> _What this task involves_
Write out each line exactly as it stands, please.
────
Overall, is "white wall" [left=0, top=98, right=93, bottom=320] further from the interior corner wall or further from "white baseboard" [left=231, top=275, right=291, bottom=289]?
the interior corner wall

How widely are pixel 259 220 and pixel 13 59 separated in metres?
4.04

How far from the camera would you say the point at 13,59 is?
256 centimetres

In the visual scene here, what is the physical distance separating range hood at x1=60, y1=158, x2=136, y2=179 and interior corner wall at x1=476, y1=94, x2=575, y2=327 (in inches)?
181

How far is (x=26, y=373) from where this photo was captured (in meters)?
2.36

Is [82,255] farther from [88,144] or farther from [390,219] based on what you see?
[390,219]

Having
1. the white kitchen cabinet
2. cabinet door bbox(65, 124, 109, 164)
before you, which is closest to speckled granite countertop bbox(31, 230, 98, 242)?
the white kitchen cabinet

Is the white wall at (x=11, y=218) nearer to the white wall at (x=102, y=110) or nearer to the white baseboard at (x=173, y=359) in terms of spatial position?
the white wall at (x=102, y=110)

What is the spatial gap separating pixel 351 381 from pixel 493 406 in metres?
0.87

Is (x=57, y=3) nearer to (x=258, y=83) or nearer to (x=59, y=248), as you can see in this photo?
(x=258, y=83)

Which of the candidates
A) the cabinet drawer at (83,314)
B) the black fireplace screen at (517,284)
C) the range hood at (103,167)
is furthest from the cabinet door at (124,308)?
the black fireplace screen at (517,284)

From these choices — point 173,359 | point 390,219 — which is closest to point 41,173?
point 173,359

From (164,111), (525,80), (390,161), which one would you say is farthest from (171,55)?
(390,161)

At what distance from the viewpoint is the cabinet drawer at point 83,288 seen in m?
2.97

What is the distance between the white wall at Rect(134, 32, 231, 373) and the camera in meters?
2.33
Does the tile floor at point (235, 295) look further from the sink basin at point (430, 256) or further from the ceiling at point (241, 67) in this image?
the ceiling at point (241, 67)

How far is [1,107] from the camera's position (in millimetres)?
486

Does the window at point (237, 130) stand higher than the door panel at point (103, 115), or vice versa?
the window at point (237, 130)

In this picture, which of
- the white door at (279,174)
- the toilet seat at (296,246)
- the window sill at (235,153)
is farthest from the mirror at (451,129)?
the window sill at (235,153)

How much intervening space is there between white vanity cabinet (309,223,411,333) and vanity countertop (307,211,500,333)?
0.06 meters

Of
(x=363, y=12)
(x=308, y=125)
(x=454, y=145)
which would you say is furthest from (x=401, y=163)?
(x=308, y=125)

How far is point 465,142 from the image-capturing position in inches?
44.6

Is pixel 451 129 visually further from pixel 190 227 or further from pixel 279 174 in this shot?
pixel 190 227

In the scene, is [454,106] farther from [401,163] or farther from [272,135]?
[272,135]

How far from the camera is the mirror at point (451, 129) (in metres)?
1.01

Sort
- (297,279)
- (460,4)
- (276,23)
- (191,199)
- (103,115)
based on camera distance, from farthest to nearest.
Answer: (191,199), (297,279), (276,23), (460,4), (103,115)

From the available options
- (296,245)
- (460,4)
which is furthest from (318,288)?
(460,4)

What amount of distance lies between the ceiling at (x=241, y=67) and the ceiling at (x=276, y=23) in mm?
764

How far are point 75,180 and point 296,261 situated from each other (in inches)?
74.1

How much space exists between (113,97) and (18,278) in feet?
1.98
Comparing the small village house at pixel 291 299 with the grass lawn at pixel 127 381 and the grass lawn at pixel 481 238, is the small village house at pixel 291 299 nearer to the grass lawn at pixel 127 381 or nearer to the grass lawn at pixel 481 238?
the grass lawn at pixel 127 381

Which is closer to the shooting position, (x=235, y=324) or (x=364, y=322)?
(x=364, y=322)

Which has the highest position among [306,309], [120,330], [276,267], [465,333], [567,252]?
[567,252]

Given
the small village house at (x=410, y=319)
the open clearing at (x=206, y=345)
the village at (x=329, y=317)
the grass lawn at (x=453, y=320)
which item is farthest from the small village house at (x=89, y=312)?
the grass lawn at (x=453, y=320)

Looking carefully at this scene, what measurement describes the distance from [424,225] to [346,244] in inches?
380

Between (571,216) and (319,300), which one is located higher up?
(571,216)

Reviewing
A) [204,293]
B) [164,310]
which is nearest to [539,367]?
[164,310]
────
> _Solution for this exercise_
Overall, is "white wall" [left=0, top=98, right=93, bottom=320] further from the interior corner wall or further from "white baseboard" [left=231, top=275, right=291, bottom=289]?
the interior corner wall

How widely are pixel 259 220 and pixel 13 59 separated in metres?
4.04

How far from the camera would you say the point at 13,59 is?
256 centimetres

In the visual scene here, what is the physical distance separating range hood at x1=60, y1=158, x2=136, y2=179 and interior corner wall at x1=476, y1=94, x2=575, y2=327 (in inches)?
181

How far is (x=26, y=373) from where this photo was captured (in meters)?
2.36

Is [82,255] farther from [88,144] or farther from [390,219] based on what you see?
[390,219]

Having
1. the white kitchen cabinet
2. cabinet door bbox(65, 124, 109, 164)
before you, which is closest to speckled granite countertop bbox(31, 230, 98, 242)?
the white kitchen cabinet

Is the white wall at (x=11, y=218) nearer to the white wall at (x=102, y=110) or nearer to the white baseboard at (x=173, y=359) in terms of spatial position?
the white wall at (x=102, y=110)

What is the spatial gap separating pixel 351 381 from pixel 493 406 in metres?
0.87

Is (x=57, y=3) nearer to (x=258, y=83) or nearer to (x=59, y=248), as you can see in this photo?
(x=258, y=83)

Which of the candidates
A) the cabinet drawer at (83,314)
B) the black fireplace screen at (517,284)
C) the range hood at (103,167)
is furthest from the cabinet door at (124,308)?
the black fireplace screen at (517,284)

From these choices — point 173,359 | point 390,219 — which is closest to point 41,173?
point 173,359

From (164,111), (525,80), (390,161), which one would you say is farthest from (171,55)?
(390,161)

At what distance from the viewpoint is the cabinet drawer at point 83,288 seen in m?
2.97

What is the distance between the white wall at Rect(134, 32, 231, 373) and the camera in meters?
2.33
Does the tile floor at point (235, 295) look further from the sink basin at point (430, 256) or further from the ceiling at point (241, 67) in this image?
the ceiling at point (241, 67)

How far is [1,107] from the camera's position (in millimetres)?
486

Does the window at point (237, 130) stand higher than the door panel at point (103, 115), or vice versa?
the window at point (237, 130)

In this picture, which of
- the white door at (279,174)
- the toilet seat at (296,246)
- the window sill at (235,153)
is farthest from the mirror at (451,129)?
the window sill at (235,153)

How much intervening space is there between white vanity cabinet (309,223,411,333) and vanity countertop (307,211,500,333)?
0.06 meters

Of
(x=363, y=12)
(x=308, y=125)
(x=454, y=145)
which would you say is furthest from (x=401, y=163)?
(x=308, y=125)

How far is point 465,142 from the image-capturing position in inches?
44.6

Is pixel 451 129 visually further from pixel 190 227 or further from pixel 279 174 in this shot?
pixel 190 227

In the scene, is [454,106] farther from [401,163] or farther from [272,135]?
[272,135]

How far from the camera is the mirror at point (451, 129) (in metres)?
1.01

Sort
- (297,279)
- (460,4)
- (276,23)
- (191,199)
- (103,115)
based on camera distance, from farthest to nearest.
Answer: (191,199), (297,279), (276,23), (460,4), (103,115)

From the available options
- (296,245)
- (460,4)
which is furthest from (318,288)?
(460,4)

What amount of distance lies between the ceiling at (x=241, y=67) and the ceiling at (x=276, y=23) in mm?
764

How far are point 75,180 and point 296,261 situated from each other (in inches)?
74.1

How much space exists between (113,97) and (18,278) in feet?
1.98
Comparing the small village house at pixel 291 299 with the grass lawn at pixel 127 381 and the grass lawn at pixel 481 238, is the small village house at pixel 291 299 nearer to the grass lawn at pixel 127 381 or nearer to the grass lawn at pixel 481 238?
the grass lawn at pixel 127 381

Which is closer to the shooting position, (x=235, y=324) or (x=364, y=322)?
(x=364, y=322)

Which has the highest position among [306,309], [120,330], [276,267], [465,333], [567,252]?
[567,252]

Given
the small village house at (x=410, y=319)
the open clearing at (x=206, y=345)
the village at (x=329, y=317)
the grass lawn at (x=453, y=320)
which item is farthest from the small village house at (x=89, y=312)?
the grass lawn at (x=453, y=320)

Looking carefully at this scene, what measurement describes the distance from [424,225] to [346,244] in inches?
380

Between (571,216) and (319,300), which one is located higher up?
(571,216)

Reviewing
A) [204,293]
B) [164,310]
which is nearest to [539,367]?
[164,310]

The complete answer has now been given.